Penulis: Nur Zahrawati Jakarta, detikline.com - Sidang lanjutan terdakwa Ferdinand Hutahaean atas cuitan "Allahmu lemah... Allahku kua...
Penulis: Nur Zahrawati
Jakarta, detikline.com - Sidang lanjutan terdakwa Ferdinand Hutahaean atas cuitan "Allahmu lemah... Allahku kuat" digelar di Pengadilan Negeri Jakarta Pusat yang dipimpin Hakim Suparman. Selasa (15/3/2022).
Tim Jaksa Penuntut Umum dari Kejaksaan Agung yang dipimpin Baringin Sianturi menghadirkan empat orang ahli, masing-masing Dr. Ronny, M.Kom ahli ITE, Dr. Trubus Rahardiansyah ahli sosiologi hukum, Dr. Asisda Wahyu ahli linguistik, dan Prof. Andika Dutha ahli bahasa. Sementara sidang dimulai pukul 11.00 WIB.
Keempat ahli yang diperiksa menerangkan dihadapan Majelis Hakim, bahwa terdakwa Ferdinand Hutahaean memiliki kekurang pekaan kesadaran terhadap budaya, dimana persoalan agama memiliki sensitifitas tinggi.
Prof. Andika ketika ditanya Jaksa Baringin soal cuitan terdakwa "Allahmu lemah... Allahku kuat..." apakah mengandung kebohongan, tanya Baringin.
Andika mengatakan, sulit dikonfirmasi apakah hal itu mengandung kebohongan secara tekstual, karena tak ada pembandingnya, namun dengan dihapusnya unggahan itu oleh terdakwa maka itu dapat diartikan bahwa terdakwa menyadari kesalahannya.
Sementara ahli ITE Dr. Ronny dan ahli sosiologi Hukum Dr.

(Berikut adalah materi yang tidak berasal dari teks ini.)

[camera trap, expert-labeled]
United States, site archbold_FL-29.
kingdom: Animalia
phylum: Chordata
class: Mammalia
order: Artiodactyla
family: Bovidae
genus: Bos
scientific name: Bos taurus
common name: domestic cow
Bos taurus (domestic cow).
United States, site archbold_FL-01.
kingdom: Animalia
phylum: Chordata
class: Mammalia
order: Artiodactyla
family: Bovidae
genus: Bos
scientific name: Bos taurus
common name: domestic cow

Trubus, keduanya cukup kedodoran menjawab pertanyaan pengacara Ferdinand Montororing, soal definisi keonaran di dunia maya dan di dunia nyata.
Karena hampir setiap hari di Jakarta dijumpai beragam unjuk rasa dari skala kecil hingga skala seperti demo 212, apakah hal itu sama dengan amuk massa sebagai keonaran.
Dr Ronny mengatakan, bahwa keonaran di dunia maya bisa saja berpindah ke dunia nyata.
Sementara Dr. Trubus menganggap ada perbedaan antara keonaran dengan amuk masa.
Sebelumnya, Ferdinand Hutahaean diajukan ke Pengadilan atas uanggahannya di akun twitter miliknya, yang berujung pelaporan.
Atas hal itu, didakwa dengan pasal berlapis yakni Pasal 14 ayat (1) UU No. 1/1946 subsidair Pasal 14 ayat (2) UU No. 1/1946, dan dakwaan kedua Pasal 28 ayat (2) juncto Pasal 45A UU ITE, dakwaan ketiga Pasal 156a KUHP, dan dakwaan keempat adalah Pasal 156 KUHP dengan ancaman pidana penjara maksimal sepuluh tahun.